Era um desses malucos que os compêndios de medicina um dia hão de chamar de futemaníacos ou futefanáticos. Jamais tinha procurado um psicanalista. Se tivesse, descobriria que desde a primeira bola, presente de um tio no seu quinto aniversário, estava condenado. As vidraças partidas, os vidros estilhaçados e as pragas da mãe foram um sinal, mas ele era muito novo para perceber.
Até os catorze anos jogou com os meninos, na rua, e com os colegas de colégio, no pátio. Aos quinze foi fazer teste em um clube, aos dezesseis em outro. Aos dezessete, estava em um time da segunda divisão, aos dezoito em um time da terceira. Aos dezenove, um pontapé no joelho o impediu de seguir o caminho mais que seguro para a quarta divisão. Aos vinte, conseguiu uma vaga de caixa num supermercado e pareceu livre da futemania até os vinte e dois, quando chutou o emprego, usou o dinheiro juntado para dar uma ajeitada no joelho e foi tentar a sorte no futebol de salão. Na quadra, imaginava que poderia correr menos que no campo. Um ano depois, disseram-lhe que não havia lugar para ele nem na reserva.
– É o meu joelho, não é? – ele perguntou.
O técnico, um sessentão simpático, balançou a cabeça:
– Vou lhe dar um conselho, filho. Isto aqui não é pra você. Não é questão de joelho, é de jeito. Nem com dez joelhos você vai ser craque. O craque já é craque na barriga da mãe.
Chegando em casa, ele descarregou sobre a mãe a culpa por seus chutes tortos e suas cabeçadas imperfeitas. Ficou um tempo sem falar com ela e com o pai. Foi surpreendido com um convite para voltar a trabalhar como caixa, no supermercado. Aceitou, mas continuou sonhando com dribles, gols, títulos e fama. Num jogo de casados contra solteiros, numa festinha de funcionários, teve a confirmação de que futebol não era coisa para ele. Começando como centroavante, mostrou-se tão incapaz de superar os barrigudos zagueiros do outro time que foi recuado para a defesa e depois – vergonha das vergonhas – rebaixado para goleiro. Terminada a partida, perguntaram-lhe se tinha sido seu primeiro jogo. Respondeu que não, que era o último.
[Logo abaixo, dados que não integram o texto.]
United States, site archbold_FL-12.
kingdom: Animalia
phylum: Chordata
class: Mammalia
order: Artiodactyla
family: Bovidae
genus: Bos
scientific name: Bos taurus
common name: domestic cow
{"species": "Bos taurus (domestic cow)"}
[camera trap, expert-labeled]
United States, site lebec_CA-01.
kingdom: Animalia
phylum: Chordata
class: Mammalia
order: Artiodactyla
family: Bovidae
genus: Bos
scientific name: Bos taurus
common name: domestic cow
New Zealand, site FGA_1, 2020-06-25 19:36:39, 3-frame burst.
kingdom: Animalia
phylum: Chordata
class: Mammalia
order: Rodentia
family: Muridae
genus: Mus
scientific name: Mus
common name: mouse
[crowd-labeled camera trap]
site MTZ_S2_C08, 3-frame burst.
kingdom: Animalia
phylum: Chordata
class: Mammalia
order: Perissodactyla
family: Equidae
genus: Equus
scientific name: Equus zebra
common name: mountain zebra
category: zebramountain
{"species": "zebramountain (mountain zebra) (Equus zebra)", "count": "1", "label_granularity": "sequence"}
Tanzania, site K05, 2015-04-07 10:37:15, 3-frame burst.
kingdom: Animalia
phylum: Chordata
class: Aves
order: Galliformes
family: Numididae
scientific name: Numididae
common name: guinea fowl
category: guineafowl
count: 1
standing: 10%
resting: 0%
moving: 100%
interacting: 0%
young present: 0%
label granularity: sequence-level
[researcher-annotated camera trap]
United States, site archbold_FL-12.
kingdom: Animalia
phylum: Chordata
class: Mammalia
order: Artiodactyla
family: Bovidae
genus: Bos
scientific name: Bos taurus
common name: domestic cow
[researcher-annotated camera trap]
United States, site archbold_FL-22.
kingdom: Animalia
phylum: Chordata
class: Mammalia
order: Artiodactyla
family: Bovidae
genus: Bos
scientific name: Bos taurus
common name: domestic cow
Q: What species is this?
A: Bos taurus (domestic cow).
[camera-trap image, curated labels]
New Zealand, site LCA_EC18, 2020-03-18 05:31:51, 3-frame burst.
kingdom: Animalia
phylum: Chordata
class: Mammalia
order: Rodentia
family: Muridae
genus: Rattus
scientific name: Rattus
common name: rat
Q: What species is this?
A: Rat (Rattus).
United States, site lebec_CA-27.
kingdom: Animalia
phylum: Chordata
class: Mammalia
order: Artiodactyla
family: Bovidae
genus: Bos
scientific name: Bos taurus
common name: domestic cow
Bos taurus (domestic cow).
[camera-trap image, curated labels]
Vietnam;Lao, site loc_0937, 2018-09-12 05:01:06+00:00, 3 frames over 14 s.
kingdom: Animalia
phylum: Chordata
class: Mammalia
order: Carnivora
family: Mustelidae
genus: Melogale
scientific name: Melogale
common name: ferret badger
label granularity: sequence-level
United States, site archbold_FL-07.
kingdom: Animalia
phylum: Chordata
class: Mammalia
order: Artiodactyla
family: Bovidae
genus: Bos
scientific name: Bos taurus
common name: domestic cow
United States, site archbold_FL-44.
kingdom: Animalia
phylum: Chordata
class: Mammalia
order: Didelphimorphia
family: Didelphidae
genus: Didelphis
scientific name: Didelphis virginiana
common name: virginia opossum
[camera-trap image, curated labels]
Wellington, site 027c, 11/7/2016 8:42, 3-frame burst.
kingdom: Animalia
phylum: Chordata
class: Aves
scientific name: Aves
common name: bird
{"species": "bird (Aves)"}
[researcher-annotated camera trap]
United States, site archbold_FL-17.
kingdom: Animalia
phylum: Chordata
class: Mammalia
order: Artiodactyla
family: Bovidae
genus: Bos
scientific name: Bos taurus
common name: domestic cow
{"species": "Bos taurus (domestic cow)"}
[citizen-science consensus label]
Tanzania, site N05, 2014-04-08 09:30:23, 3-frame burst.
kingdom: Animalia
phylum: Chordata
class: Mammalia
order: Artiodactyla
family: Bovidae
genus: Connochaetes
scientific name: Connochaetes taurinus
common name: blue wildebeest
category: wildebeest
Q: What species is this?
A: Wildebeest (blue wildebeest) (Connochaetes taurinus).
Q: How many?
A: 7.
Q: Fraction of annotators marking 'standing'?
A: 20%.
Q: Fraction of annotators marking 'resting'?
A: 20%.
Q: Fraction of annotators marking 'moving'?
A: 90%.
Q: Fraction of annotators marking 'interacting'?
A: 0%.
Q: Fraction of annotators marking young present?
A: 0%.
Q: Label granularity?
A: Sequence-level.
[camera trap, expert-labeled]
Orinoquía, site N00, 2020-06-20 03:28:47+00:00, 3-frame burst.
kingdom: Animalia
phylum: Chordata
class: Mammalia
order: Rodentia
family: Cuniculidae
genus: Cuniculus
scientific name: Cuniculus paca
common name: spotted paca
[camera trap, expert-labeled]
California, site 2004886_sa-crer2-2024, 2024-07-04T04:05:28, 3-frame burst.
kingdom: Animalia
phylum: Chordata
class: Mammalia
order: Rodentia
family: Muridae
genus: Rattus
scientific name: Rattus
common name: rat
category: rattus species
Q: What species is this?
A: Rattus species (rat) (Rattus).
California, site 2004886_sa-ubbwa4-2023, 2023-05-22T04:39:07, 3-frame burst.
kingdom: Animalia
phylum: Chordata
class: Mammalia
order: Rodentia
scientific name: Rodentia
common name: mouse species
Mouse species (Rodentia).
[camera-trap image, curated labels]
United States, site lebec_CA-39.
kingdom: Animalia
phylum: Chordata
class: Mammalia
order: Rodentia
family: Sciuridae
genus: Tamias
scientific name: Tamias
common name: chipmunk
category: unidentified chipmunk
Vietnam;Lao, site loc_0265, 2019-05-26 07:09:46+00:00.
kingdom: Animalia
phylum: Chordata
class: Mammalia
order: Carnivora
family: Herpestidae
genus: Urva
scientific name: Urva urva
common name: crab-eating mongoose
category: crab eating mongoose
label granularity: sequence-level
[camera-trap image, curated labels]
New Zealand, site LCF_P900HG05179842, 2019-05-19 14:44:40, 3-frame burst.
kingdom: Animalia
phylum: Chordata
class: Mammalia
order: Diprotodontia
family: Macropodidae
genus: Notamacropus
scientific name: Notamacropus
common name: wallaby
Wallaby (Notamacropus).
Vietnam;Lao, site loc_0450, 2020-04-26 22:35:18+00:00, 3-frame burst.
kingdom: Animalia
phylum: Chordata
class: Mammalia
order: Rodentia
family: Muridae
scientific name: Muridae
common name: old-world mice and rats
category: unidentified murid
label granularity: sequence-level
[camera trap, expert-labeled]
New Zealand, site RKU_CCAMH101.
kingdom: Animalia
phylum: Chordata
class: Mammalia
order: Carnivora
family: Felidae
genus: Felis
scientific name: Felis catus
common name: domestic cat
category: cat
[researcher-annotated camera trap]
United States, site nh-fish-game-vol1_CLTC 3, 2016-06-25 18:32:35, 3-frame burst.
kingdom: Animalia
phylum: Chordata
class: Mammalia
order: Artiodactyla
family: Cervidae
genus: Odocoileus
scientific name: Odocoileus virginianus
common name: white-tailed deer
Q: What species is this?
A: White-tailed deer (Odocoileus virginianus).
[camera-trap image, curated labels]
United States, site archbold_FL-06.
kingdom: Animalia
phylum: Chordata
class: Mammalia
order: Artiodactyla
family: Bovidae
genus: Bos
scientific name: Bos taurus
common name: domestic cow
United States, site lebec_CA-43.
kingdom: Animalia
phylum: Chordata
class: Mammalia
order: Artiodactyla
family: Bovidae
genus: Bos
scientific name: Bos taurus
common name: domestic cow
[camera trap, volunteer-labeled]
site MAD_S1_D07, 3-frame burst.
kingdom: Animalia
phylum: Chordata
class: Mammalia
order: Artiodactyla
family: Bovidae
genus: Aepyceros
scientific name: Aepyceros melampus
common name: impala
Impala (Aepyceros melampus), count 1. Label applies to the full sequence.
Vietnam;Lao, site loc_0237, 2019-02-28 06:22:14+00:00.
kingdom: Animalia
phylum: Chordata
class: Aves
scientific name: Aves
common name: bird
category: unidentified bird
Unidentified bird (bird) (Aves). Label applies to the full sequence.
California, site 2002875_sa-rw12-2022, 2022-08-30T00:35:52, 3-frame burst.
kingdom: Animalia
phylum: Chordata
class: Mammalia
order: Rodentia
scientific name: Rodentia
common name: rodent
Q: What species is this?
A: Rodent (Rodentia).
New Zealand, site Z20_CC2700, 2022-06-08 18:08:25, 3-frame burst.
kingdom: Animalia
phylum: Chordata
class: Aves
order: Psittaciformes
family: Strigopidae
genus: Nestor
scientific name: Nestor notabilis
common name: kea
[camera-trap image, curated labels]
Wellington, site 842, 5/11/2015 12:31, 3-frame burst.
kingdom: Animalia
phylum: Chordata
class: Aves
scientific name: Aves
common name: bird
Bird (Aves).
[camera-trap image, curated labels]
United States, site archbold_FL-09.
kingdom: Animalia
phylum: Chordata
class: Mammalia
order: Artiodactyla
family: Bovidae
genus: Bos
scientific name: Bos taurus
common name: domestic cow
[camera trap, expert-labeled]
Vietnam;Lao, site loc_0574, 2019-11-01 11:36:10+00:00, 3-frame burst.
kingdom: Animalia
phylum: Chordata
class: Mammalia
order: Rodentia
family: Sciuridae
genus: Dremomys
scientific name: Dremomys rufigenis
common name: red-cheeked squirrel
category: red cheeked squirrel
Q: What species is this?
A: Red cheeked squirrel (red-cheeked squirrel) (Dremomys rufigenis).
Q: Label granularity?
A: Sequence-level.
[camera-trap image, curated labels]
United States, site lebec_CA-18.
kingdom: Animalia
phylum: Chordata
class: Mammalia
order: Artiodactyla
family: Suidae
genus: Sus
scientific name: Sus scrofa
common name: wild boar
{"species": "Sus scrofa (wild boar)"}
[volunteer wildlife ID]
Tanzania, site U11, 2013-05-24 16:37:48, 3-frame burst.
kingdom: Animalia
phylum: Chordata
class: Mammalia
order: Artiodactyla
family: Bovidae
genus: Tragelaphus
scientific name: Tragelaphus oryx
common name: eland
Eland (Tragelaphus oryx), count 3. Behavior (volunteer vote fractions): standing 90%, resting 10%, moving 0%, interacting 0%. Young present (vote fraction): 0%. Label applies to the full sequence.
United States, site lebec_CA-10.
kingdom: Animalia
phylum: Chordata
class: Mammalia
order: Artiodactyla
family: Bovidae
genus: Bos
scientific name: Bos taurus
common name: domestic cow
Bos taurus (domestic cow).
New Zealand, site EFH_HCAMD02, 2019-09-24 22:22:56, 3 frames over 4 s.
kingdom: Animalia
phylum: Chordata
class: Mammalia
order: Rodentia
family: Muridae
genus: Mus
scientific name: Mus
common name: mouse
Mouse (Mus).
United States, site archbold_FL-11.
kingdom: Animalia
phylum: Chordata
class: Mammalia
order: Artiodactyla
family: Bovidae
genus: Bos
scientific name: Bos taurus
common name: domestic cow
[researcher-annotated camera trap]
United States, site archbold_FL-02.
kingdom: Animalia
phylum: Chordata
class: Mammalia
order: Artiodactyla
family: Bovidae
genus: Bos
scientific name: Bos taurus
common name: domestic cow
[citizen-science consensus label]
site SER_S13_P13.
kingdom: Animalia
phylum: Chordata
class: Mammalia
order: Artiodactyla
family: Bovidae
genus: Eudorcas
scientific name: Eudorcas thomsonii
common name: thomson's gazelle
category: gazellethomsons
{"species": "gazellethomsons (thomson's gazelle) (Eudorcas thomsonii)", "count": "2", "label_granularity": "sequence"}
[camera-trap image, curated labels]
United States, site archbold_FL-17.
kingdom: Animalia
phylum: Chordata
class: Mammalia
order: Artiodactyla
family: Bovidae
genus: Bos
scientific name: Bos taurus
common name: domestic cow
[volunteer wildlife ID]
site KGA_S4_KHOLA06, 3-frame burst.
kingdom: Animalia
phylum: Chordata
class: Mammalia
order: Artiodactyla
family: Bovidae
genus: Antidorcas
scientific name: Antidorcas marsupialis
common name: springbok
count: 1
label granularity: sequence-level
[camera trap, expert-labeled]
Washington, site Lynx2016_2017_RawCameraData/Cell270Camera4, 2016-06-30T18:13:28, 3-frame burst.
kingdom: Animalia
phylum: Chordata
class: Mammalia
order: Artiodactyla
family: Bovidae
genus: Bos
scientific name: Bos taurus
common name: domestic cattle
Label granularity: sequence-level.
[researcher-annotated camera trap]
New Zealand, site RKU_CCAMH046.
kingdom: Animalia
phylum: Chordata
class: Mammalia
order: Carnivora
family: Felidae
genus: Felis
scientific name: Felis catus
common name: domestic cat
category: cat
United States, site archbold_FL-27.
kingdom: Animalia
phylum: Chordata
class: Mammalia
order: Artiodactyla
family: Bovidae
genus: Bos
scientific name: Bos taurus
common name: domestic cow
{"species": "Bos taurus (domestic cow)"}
Nunca mais pôs um calção e poderia até se julgar curado da paixão pela bola, se não virasse o mais enlouquecido dos torcedores. O time com o qual simpatizava desde a infância, mas sem muito entusiasmo, de repente se tornou uma obsessão. Começou a acompanhá-lo com fidelidade canina. Num dos jogos, conheceu uma torcedora tão fanática quanto ele. Oito partidas depois, estavam casados. E, sempre que a televisão precisava de um casal disposto a escancarar a casa e mostrar tapetes com emblema, toalhas com emblema, jarras com emblema e copos com emblema, ia procurar os dois.
Quando a mulher engravidou, até o oitavo mês os dois continuaram indo aos estádios. O filho nasceu e, já na primeira semana, uma equipe de tevê entrou no quarto para mostrar como era: colcha com emblema, travesseiro com emblema, ursinho com emblema, chocalho com emblema. A câmera fixou-se no pai e na mãe, e a apresentadora fez a pergunta:
– Felizes?
– Mais ou menos – responderam marido e mulher, ao mesmo tempo.
– Mais ou menos por quê? É o menininho mais lindo que eu já vi.
– Você acha mesmo?
– Acho, sim.
– Você ficaria com ele este domingo, pra gente poder ir ver o jogo?
A repórter pensou que fosse brincadeira do pai. Quando viu o rosto cheio de ansiedade da mãe, viu que não era.